#!/bin/bash
#
# Script to collect debug data on for LXC's Heartbeat loss 
#
# Jan 2015, Rajesh Negi
#
# Copyright (c) 2014-2017 by Cisco Systems, Inc.
# All rights reserved.
#

#Inputs to script - $1 - vm name (eg default-sdr--1) , $2 HB pending count

BOOTSTRAP_FILE="/etc/init.d/calvados_bootstrap.cfg"
source $BOOTSTRAP_FILE
VM_NAME=$1
HB_MISS_COUNT=$2
HB_MISS_COUNT_MAX=3

coredir="/misc/scratch/${1}_core_`date +"%Y-%m-%d-%H:%M"`_${2}_hbmiss"
mkdir -p $coredir
LOG=$coredir/cmdlog.txt
> $LOG

function dateandrun
{
    local DATE_CMD='date +"%Y-%m-%d-%H:%M:%S:%N"'
    local T=`$DATE_CMD`
    echo $T execute: $* >> $LOG
    if [ -z "$OUTF" ]
    then
        # if filename (OUTF) is not provided, collect any
        # command errors into a log file.
        eval $* 1>>$coredir/cmdoutput.txt 2>&1
    else
        eval $* 1>>$coredir/$OUTF 2>&1
    fi
}

OUTF= dateandrun echo Start


# Sysrq are intrusive, so collect this data only on 3rd HB miss
if [ $HB_MISS_COUNT -eq $HB_MISS_COUNT_MAX ] ; then
    OUTF= dateandrun echo "Running Process Stack Trace"

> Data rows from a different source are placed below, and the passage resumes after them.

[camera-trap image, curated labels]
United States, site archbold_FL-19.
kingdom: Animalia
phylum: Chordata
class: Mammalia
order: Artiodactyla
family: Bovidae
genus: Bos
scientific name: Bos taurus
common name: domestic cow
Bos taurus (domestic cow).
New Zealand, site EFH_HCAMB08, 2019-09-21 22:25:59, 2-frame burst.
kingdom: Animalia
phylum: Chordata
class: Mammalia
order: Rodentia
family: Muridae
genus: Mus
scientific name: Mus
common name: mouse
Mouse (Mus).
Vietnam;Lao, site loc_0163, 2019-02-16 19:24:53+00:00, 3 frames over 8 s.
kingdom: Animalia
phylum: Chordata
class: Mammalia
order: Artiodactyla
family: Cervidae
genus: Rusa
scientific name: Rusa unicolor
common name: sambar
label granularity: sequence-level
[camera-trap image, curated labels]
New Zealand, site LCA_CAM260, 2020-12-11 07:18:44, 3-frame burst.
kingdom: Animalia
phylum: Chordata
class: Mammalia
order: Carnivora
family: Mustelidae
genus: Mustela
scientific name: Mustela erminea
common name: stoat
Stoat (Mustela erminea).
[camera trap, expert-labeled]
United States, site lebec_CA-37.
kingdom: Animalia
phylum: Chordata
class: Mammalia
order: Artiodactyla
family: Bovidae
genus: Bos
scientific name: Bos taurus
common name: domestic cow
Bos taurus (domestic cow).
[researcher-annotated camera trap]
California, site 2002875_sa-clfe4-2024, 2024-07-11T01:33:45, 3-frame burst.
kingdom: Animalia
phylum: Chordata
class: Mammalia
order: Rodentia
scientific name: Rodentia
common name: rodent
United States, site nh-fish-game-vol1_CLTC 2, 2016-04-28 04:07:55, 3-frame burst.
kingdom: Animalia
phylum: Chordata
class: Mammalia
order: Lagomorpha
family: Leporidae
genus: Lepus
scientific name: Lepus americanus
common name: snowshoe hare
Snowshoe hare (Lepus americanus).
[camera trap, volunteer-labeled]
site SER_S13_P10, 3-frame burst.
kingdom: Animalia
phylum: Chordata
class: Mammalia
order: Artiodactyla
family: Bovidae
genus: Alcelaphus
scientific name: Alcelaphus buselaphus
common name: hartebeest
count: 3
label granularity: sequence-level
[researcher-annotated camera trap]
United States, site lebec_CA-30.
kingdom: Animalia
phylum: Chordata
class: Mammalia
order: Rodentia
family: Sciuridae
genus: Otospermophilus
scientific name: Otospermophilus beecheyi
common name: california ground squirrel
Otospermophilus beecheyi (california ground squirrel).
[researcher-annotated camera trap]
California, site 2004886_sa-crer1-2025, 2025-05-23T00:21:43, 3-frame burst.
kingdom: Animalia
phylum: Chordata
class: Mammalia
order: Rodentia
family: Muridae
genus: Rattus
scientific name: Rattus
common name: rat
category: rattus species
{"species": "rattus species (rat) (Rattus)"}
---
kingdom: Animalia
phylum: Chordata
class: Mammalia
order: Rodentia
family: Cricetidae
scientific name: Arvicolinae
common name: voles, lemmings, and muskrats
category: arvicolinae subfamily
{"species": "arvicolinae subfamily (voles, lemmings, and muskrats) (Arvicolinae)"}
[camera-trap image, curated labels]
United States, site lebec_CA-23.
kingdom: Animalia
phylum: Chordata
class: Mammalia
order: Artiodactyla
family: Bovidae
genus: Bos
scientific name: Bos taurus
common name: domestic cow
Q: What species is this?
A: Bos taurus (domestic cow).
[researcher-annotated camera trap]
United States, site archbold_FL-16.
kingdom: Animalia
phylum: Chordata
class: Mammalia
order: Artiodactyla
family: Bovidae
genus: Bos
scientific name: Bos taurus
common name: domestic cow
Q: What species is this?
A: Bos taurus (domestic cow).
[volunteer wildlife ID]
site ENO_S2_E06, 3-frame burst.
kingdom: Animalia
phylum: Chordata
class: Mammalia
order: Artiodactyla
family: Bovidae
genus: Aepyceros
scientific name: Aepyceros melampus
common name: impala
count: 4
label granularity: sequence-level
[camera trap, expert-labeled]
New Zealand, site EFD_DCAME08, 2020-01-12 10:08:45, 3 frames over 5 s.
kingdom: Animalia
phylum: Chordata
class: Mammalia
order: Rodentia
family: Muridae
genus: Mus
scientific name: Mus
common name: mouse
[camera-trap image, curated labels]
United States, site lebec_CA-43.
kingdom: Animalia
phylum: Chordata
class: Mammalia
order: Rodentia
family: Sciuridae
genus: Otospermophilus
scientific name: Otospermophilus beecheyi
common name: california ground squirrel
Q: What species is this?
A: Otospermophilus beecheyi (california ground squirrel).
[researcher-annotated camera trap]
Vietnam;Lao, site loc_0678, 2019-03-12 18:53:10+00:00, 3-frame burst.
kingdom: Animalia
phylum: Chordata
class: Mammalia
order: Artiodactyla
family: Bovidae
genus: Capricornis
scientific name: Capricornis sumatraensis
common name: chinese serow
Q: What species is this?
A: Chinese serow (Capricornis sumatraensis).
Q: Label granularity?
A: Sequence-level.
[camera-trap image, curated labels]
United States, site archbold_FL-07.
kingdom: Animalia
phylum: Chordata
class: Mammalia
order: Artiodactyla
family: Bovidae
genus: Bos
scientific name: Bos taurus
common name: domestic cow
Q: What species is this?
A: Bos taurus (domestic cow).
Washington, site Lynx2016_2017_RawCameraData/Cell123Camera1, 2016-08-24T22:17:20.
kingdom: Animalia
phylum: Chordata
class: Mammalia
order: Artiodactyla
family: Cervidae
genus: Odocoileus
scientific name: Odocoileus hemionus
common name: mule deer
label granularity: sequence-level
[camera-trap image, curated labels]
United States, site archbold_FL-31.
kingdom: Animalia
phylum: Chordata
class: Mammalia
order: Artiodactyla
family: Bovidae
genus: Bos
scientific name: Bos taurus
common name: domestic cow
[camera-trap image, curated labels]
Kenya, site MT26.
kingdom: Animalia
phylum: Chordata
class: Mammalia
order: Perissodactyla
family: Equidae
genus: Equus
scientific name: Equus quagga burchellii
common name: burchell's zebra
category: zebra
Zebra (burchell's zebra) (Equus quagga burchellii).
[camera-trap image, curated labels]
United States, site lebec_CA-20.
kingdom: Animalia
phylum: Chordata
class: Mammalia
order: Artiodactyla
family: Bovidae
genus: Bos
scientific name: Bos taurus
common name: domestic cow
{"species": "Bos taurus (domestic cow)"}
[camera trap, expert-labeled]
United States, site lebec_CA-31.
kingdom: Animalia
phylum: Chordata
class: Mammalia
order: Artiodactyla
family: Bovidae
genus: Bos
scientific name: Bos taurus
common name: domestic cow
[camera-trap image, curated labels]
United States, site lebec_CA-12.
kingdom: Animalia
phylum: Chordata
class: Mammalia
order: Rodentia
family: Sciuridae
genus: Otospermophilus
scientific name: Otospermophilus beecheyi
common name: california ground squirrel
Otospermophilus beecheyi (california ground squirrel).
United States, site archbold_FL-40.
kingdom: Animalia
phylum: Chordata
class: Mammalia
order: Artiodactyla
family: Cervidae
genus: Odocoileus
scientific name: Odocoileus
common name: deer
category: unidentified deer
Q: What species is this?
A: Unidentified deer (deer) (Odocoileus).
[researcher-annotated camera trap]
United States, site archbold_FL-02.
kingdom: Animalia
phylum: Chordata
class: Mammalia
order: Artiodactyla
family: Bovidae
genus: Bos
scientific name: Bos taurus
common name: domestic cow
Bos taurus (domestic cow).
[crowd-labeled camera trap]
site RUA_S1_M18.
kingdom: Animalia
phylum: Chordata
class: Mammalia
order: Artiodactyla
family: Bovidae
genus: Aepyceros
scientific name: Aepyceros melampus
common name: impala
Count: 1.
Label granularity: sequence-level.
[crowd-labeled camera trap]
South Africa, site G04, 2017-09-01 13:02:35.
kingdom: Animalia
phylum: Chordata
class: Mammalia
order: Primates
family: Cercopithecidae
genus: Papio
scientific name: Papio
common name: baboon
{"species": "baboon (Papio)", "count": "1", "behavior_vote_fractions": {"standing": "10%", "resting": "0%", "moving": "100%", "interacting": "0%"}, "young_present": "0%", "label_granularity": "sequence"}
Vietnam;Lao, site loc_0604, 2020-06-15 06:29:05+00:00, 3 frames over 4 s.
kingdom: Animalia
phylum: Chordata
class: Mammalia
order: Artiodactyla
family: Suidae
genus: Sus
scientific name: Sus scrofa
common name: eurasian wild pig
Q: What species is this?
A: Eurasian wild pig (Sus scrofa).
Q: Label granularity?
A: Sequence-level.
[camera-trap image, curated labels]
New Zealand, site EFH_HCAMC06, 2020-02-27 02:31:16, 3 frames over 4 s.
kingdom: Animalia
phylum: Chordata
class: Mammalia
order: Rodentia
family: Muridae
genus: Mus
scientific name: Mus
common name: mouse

    #Skip collection of the pstack, since the cores are collected.
    #pstack is causing spinlock lockup (mostly in arm cards, sometimes in x86 cards)
    ## Collect the pstack for all running process
    #while read line; do
    #    OUTF=pstack.txt dateandrun echo "Stack trace for pid" $line
    #    OUTF=pstack.txt dateandrun pstack $line
    #done < /dev/cgroup/memory/machine/sysadmin.libvirt-lxc/tasks

    # Collect lspci output on final miss.
    OUTF=lspci.txt dateandrun lspci -tv

    # And collect disk usage - only need to do this once, it
    # should not be very volatile
    OUTF=df.txt dateandrun df -k

    # And collect the hushd ctrace tarball. hushd does a ctrace_dump_all before
    # calling this script, so the traces will be complete. If this script is
    # executed on host by vm_manager, the ctraces may not be complete.
    OUTF= dateandrun tar -cf $coredir/hushd.ctrace.tar /var/log/ctrace/hushd
fi

# Collect the interrupt statistics and kvm vm_exit statistics
# Do it only once since the script is called twice - once on
# 2nd hb miss and again on 3rd hb miss so we will have two
# snapshots for this
OUTF=interrupts_${2}_hbmiss dateandrun cat /proc/interrupts

# However, hushd only calls the script 1 time, and since we don't know what
# is calling the script, do this again if the argument is '3'
if [ $HB_MISS_COUNT -eq $HB_MISS_COUNT_MAX ] ; then
    usleep 200000 
    OUTF=interrupts_${2}_hbmiss_2 dateandrun cat /proc/interrupts
fi

OUTF=top_snapshot dateandrun top -H -n 1 -b
OUTF=pstree dateandrun ps awxgf

# Collect kernel trace buffer
if [ -f /sys/kernel/debug/tracing/trace ]; then
    OUTF=ktrace.log dateandrun cat /sys/kernel/debug/tracing/trace 
fi

# Collect /var/log
OUTF= dateandrun cp /var/log/libvirt/libvirtd.log $coredir/libvirtd.log
dateandrun cp /var/log/syslog.log $coredir/syslog.log
dateandrun cp /var/log/messages $coredir/messages
dateandrun sync

dateandrun echo Finish

exit 0